• _Text block_
Electric car sales accounted for 5.6% of all new vehicles sold in the US in 2022, according to Kelley Blue Book. Pondering that information, CNN Business says, “That may not sound like a lot, but as recently as 2019 that figure was just 1.4%. Based on the experience in other global markets — particularly Norway — 5% market share seems to be an important tipping point for wider adoption according to Bloomberg NEF researcher Corey Cantor. Other markets, such as China and Europe overall, have shown similar trends.

“It’s unclear exactly why 5% seems to mark the point where EV sales really take off. It could be that it is the level at which something begins to seem normal. The overall US market share for Hyundai, for example, is about the same as the market share for electric vehicles, according to Cox Automotive, and buying a Hyundai doesn’t seem like anything weird or unusual. It’s getting to be the same for electric vehicles: It’s no longer uncommon to see them on the roads, which makes it easier to consider getting one.”

We have been making this argument for years. The more people start driving electric cars, the more normal they will seem. Even commercial vehicles may contribute to the trend. After all, when those Amazon and UPS drivers get done driving electric delivery vehicles all day, they may find the clatter and whine of the internal combustion car they drove to work is not so agreeable to their ears. They may discover that regenerative braking really does make driving more enjoyable and less stressful. And they may tell their friends and family that no, actually, they didn’t run our of battery power and need to get towed.

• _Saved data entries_
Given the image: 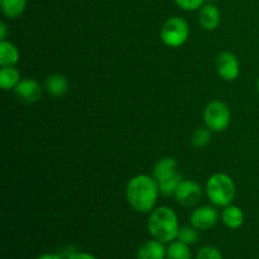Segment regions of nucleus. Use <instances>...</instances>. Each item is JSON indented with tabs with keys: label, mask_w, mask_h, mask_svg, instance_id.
I'll list each match as a JSON object with an SVG mask.
<instances>
[{
	"label": "nucleus",
	"mask_w": 259,
	"mask_h": 259,
	"mask_svg": "<svg viewBox=\"0 0 259 259\" xmlns=\"http://www.w3.org/2000/svg\"><path fill=\"white\" fill-rule=\"evenodd\" d=\"M161 195L159 187L153 176L138 175L128 182L125 189V196L128 204L136 211L147 214L152 212L156 207L158 196Z\"/></svg>",
	"instance_id": "1"
},
{
	"label": "nucleus",
	"mask_w": 259,
	"mask_h": 259,
	"mask_svg": "<svg viewBox=\"0 0 259 259\" xmlns=\"http://www.w3.org/2000/svg\"><path fill=\"white\" fill-rule=\"evenodd\" d=\"M148 232L152 238L162 243H171L177 239L180 232L179 218L168 206H159L151 212Z\"/></svg>",
	"instance_id": "2"
},
{
	"label": "nucleus",
	"mask_w": 259,
	"mask_h": 259,
	"mask_svg": "<svg viewBox=\"0 0 259 259\" xmlns=\"http://www.w3.org/2000/svg\"><path fill=\"white\" fill-rule=\"evenodd\" d=\"M154 180L163 196H174L177 187L184 181V176L179 169V163L172 157H163L159 159L153 168Z\"/></svg>",
	"instance_id": "3"
},
{
	"label": "nucleus",
	"mask_w": 259,
	"mask_h": 259,
	"mask_svg": "<svg viewBox=\"0 0 259 259\" xmlns=\"http://www.w3.org/2000/svg\"><path fill=\"white\" fill-rule=\"evenodd\" d=\"M205 190L207 199L218 207H225L232 204L237 194L234 180L227 174H214L210 176Z\"/></svg>",
	"instance_id": "4"
},
{
	"label": "nucleus",
	"mask_w": 259,
	"mask_h": 259,
	"mask_svg": "<svg viewBox=\"0 0 259 259\" xmlns=\"http://www.w3.org/2000/svg\"><path fill=\"white\" fill-rule=\"evenodd\" d=\"M190 35L189 23L181 17H172L164 22L161 29V39L171 48H179L186 43Z\"/></svg>",
	"instance_id": "5"
},
{
	"label": "nucleus",
	"mask_w": 259,
	"mask_h": 259,
	"mask_svg": "<svg viewBox=\"0 0 259 259\" xmlns=\"http://www.w3.org/2000/svg\"><path fill=\"white\" fill-rule=\"evenodd\" d=\"M232 120L229 106L220 100H212L205 106L204 121L205 126L210 129L212 133L224 132L229 126Z\"/></svg>",
	"instance_id": "6"
},
{
	"label": "nucleus",
	"mask_w": 259,
	"mask_h": 259,
	"mask_svg": "<svg viewBox=\"0 0 259 259\" xmlns=\"http://www.w3.org/2000/svg\"><path fill=\"white\" fill-rule=\"evenodd\" d=\"M177 204L182 207H192L200 202L202 197V189L194 180H184L175 192Z\"/></svg>",
	"instance_id": "7"
},
{
	"label": "nucleus",
	"mask_w": 259,
	"mask_h": 259,
	"mask_svg": "<svg viewBox=\"0 0 259 259\" xmlns=\"http://www.w3.org/2000/svg\"><path fill=\"white\" fill-rule=\"evenodd\" d=\"M217 71L224 81L237 80L240 73L239 60L229 51L220 52L217 57Z\"/></svg>",
	"instance_id": "8"
},
{
	"label": "nucleus",
	"mask_w": 259,
	"mask_h": 259,
	"mask_svg": "<svg viewBox=\"0 0 259 259\" xmlns=\"http://www.w3.org/2000/svg\"><path fill=\"white\" fill-rule=\"evenodd\" d=\"M219 218V212H218V210L214 206L204 205V206L196 207L191 212V215H190V223L197 230H209L218 224Z\"/></svg>",
	"instance_id": "9"
},
{
	"label": "nucleus",
	"mask_w": 259,
	"mask_h": 259,
	"mask_svg": "<svg viewBox=\"0 0 259 259\" xmlns=\"http://www.w3.org/2000/svg\"><path fill=\"white\" fill-rule=\"evenodd\" d=\"M14 94L18 100L22 101V103L34 104L42 98L43 89L40 88L38 81L33 80V78H23L15 86Z\"/></svg>",
	"instance_id": "10"
},
{
	"label": "nucleus",
	"mask_w": 259,
	"mask_h": 259,
	"mask_svg": "<svg viewBox=\"0 0 259 259\" xmlns=\"http://www.w3.org/2000/svg\"><path fill=\"white\" fill-rule=\"evenodd\" d=\"M222 13L214 3H206L199 10V23L205 30H214L219 27Z\"/></svg>",
	"instance_id": "11"
},
{
	"label": "nucleus",
	"mask_w": 259,
	"mask_h": 259,
	"mask_svg": "<svg viewBox=\"0 0 259 259\" xmlns=\"http://www.w3.org/2000/svg\"><path fill=\"white\" fill-rule=\"evenodd\" d=\"M70 82L62 73H52L45 80V90L52 98H62L67 94Z\"/></svg>",
	"instance_id": "12"
},
{
	"label": "nucleus",
	"mask_w": 259,
	"mask_h": 259,
	"mask_svg": "<svg viewBox=\"0 0 259 259\" xmlns=\"http://www.w3.org/2000/svg\"><path fill=\"white\" fill-rule=\"evenodd\" d=\"M159 240H147L137 250V259H164L167 248Z\"/></svg>",
	"instance_id": "13"
},
{
	"label": "nucleus",
	"mask_w": 259,
	"mask_h": 259,
	"mask_svg": "<svg viewBox=\"0 0 259 259\" xmlns=\"http://www.w3.org/2000/svg\"><path fill=\"white\" fill-rule=\"evenodd\" d=\"M222 220L225 227L229 229H239L244 223V212L239 206L230 204L223 209Z\"/></svg>",
	"instance_id": "14"
},
{
	"label": "nucleus",
	"mask_w": 259,
	"mask_h": 259,
	"mask_svg": "<svg viewBox=\"0 0 259 259\" xmlns=\"http://www.w3.org/2000/svg\"><path fill=\"white\" fill-rule=\"evenodd\" d=\"M19 62V51L9 40H0V66L2 67H15Z\"/></svg>",
	"instance_id": "15"
},
{
	"label": "nucleus",
	"mask_w": 259,
	"mask_h": 259,
	"mask_svg": "<svg viewBox=\"0 0 259 259\" xmlns=\"http://www.w3.org/2000/svg\"><path fill=\"white\" fill-rule=\"evenodd\" d=\"M3 14L9 19H15L24 13L27 0H0Z\"/></svg>",
	"instance_id": "16"
},
{
	"label": "nucleus",
	"mask_w": 259,
	"mask_h": 259,
	"mask_svg": "<svg viewBox=\"0 0 259 259\" xmlns=\"http://www.w3.org/2000/svg\"><path fill=\"white\" fill-rule=\"evenodd\" d=\"M20 82V72L15 67H2L0 70V88L4 91L14 90Z\"/></svg>",
	"instance_id": "17"
},
{
	"label": "nucleus",
	"mask_w": 259,
	"mask_h": 259,
	"mask_svg": "<svg viewBox=\"0 0 259 259\" xmlns=\"http://www.w3.org/2000/svg\"><path fill=\"white\" fill-rule=\"evenodd\" d=\"M166 259H191L190 247L180 240H174L167 248Z\"/></svg>",
	"instance_id": "18"
},
{
	"label": "nucleus",
	"mask_w": 259,
	"mask_h": 259,
	"mask_svg": "<svg viewBox=\"0 0 259 259\" xmlns=\"http://www.w3.org/2000/svg\"><path fill=\"white\" fill-rule=\"evenodd\" d=\"M211 133L207 126H204V128H197L196 131L192 133L191 137V143L195 148H205L207 144L211 141Z\"/></svg>",
	"instance_id": "19"
},
{
	"label": "nucleus",
	"mask_w": 259,
	"mask_h": 259,
	"mask_svg": "<svg viewBox=\"0 0 259 259\" xmlns=\"http://www.w3.org/2000/svg\"><path fill=\"white\" fill-rule=\"evenodd\" d=\"M199 238L200 235L196 228L192 227V225H185V227L180 228L177 240H180V242L185 243L187 245H191L196 244L199 242Z\"/></svg>",
	"instance_id": "20"
},
{
	"label": "nucleus",
	"mask_w": 259,
	"mask_h": 259,
	"mask_svg": "<svg viewBox=\"0 0 259 259\" xmlns=\"http://www.w3.org/2000/svg\"><path fill=\"white\" fill-rule=\"evenodd\" d=\"M196 259H224L223 258L222 252L218 248L212 247V245H206L202 247L197 253Z\"/></svg>",
	"instance_id": "21"
},
{
	"label": "nucleus",
	"mask_w": 259,
	"mask_h": 259,
	"mask_svg": "<svg viewBox=\"0 0 259 259\" xmlns=\"http://www.w3.org/2000/svg\"><path fill=\"white\" fill-rule=\"evenodd\" d=\"M176 5L186 12H192V10H200L202 5L206 4V0H175Z\"/></svg>",
	"instance_id": "22"
},
{
	"label": "nucleus",
	"mask_w": 259,
	"mask_h": 259,
	"mask_svg": "<svg viewBox=\"0 0 259 259\" xmlns=\"http://www.w3.org/2000/svg\"><path fill=\"white\" fill-rule=\"evenodd\" d=\"M67 259H98L95 255L90 254V253L86 252H73L71 254H68Z\"/></svg>",
	"instance_id": "23"
},
{
	"label": "nucleus",
	"mask_w": 259,
	"mask_h": 259,
	"mask_svg": "<svg viewBox=\"0 0 259 259\" xmlns=\"http://www.w3.org/2000/svg\"><path fill=\"white\" fill-rule=\"evenodd\" d=\"M7 33H8L7 24H5L4 22H2L0 23V40H4L5 38H7Z\"/></svg>",
	"instance_id": "24"
},
{
	"label": "nucleus",
	"mask_w": 259,
	"mask_h": 259,
	"mask_svg": "<svg viewBox=\"0 0 259 259\" xmlns=\"http://www.w3.org/2000/svg\"><path fill=\"white\" fill-rule=\"evenodd\" d=\"M35 259H63L60 254H53V253H46V254L39 255Z\"/></svg>",
	"instance_id": "25"
},
{
	"label": "nucleus",
	"mask_w": 259,
	"mask_h": 259,
	"mask_svg": "<svg viewBox=\"0 0 259 259\" xmlns=\"http://www.w3.org/2000/svg\"><path fill=\"white\" fill-rule=\"evenodd\" d=\"M257 93H258V95H259V77H258V80H257Z\"/></svg>",
	"instance_id": "26"
},
{
	"label": "nucleus",
	"mask_w": 259,
	"mask_h": 259,
	"mask_svg": "<svg viewBox=\"0 0 259 259\" xmlns=\"http://www.w3.org/2000/svg\"><path fill=\"white\" fill-rule=\"evenodd\" d=\"M206 2H207V3H214V4H215V3H217L218 0H206Z\"/></svg>",
	"instance_id": "27"
}]
</instances>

• _Instructions for the task_
List every country or region that the passage on electric car sales names as a vehicle market.

• _Output for this task_
- US
- Norway
- China
- Europe